Tan Boon-Keat was born in Penang, Malaysia in 1972. He received his M.S. and Ph.D. degrees from Osaka University, Osaka, Japan in 1999 and 2001 respectively. He is now working as a Research Associate at the same university. His current research interests are reconfigurable processors, high performance digital circuits and analog circuits.



Ryuji Yoshimura was born in Nara, Japan in 1973. He received his B.S. and M.S. degrees from Osaka University, Osaka, Japan in 1996 and 1998 respectively. He is currently working at Texas Instruments Japan Ltd. His current research interests is Analog Circuits.



Toshimasa Matsuoka was born in Osaka, Japan in 1966. He received the B.S., M.S. and Ph.D. degrees in electronic engineering from Osaka University, Osaka, Japan, in 1989, 1991 and 1996, respectively. During 1988–1991, he was involved in the research of heterostructures and superlattices of GaAs and related compounds. During 1991–1998, he worked for the Central Research Laboratories, Sharp Corporation, Nara, Japan,

where he was engaged in the research and development of deep submicron CMOS devices and ultra thin gate oxides. Since 1999, he has been worked with Osaka University. His current research includes phase lock loops and CMOS RF circuits. Dr. Matsuoka is a member of the Japan Society of Applied Physics and the IEEE.

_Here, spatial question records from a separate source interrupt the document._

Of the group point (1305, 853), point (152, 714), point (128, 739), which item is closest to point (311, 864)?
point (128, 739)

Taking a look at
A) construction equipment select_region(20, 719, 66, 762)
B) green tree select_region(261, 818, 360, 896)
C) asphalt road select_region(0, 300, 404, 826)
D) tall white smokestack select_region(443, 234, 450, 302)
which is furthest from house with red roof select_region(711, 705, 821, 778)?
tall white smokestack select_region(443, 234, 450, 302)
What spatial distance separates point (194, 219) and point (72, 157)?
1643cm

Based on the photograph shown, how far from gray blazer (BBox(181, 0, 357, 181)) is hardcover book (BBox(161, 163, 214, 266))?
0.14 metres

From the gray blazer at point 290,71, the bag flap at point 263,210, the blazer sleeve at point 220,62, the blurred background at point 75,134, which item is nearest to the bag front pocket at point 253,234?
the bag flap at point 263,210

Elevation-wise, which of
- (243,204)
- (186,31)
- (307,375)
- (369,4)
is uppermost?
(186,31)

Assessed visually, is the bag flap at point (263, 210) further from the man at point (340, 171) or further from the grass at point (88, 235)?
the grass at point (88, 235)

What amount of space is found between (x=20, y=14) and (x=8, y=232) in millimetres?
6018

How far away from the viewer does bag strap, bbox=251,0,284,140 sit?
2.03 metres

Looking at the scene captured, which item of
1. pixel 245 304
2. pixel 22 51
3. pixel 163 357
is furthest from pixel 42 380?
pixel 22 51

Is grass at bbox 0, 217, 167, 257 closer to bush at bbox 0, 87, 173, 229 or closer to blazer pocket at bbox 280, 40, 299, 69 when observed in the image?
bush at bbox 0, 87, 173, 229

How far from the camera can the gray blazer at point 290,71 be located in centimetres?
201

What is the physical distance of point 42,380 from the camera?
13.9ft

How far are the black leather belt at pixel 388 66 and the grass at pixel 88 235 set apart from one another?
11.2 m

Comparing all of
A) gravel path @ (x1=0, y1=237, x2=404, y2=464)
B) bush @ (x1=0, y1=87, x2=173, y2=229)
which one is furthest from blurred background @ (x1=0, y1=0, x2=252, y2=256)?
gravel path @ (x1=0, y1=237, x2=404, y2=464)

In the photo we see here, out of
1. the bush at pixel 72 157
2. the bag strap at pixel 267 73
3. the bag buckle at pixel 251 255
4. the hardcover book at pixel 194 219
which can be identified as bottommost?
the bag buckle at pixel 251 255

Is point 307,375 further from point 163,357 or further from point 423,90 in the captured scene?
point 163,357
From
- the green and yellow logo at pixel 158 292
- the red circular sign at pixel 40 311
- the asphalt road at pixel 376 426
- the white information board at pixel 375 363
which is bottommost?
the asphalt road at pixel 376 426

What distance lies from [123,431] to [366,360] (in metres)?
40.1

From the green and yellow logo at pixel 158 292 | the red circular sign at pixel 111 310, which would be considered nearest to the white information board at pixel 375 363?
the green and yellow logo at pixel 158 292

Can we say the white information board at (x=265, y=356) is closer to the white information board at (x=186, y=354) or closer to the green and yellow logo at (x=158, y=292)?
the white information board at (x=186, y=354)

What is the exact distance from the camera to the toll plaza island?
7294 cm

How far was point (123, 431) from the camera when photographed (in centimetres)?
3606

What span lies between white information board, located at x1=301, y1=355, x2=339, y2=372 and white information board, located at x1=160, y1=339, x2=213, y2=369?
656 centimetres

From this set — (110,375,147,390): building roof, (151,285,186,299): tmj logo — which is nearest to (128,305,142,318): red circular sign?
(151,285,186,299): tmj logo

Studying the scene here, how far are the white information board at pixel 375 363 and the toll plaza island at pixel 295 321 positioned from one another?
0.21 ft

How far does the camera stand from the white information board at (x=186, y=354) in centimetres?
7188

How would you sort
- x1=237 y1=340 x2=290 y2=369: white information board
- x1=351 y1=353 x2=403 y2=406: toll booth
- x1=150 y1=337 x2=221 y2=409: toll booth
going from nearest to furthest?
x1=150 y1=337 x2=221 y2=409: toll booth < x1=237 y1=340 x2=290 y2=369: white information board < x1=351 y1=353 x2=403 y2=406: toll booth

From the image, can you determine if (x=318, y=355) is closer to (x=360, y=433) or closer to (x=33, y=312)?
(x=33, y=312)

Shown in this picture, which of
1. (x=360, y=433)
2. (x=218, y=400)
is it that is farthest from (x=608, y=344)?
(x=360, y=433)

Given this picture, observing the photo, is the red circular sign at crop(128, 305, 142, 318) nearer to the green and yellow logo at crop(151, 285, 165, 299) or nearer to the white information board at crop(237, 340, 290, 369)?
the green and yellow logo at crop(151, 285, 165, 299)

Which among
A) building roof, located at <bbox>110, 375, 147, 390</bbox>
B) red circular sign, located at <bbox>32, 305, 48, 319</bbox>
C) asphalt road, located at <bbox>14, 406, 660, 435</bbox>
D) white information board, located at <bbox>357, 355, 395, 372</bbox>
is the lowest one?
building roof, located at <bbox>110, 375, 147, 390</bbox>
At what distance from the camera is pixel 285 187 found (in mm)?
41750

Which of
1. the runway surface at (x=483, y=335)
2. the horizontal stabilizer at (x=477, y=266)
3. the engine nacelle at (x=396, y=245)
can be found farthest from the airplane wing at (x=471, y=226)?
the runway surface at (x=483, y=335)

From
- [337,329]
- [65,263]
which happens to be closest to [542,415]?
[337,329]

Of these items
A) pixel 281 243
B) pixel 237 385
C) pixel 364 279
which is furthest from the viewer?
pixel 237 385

Kenji Taniguchi received the B.S., M.S. and Ph.D. degrees from Osaka University, Osaka, Japan, in 1971, 1973 and 1986 respectively. From 1973 to 1986, he worked for Toshiba Research and Development Center, Kawasaki, Japan where he was engaged in process modeling and the design of MOS LSI fabrication technology. He was a Visiting Scientist at Massachusetts Institute of Technology, Cambridge, from July 1982 to November

1983. Presently, he is a Professor of Electronics Engineering at Osaka University. His current research interests are in analog circuits, radio frequency circuits, device physics and process technology. Prof. Taniguchi is a member of the Japan Society of Applied Physics. He is a fellow of the IEEE.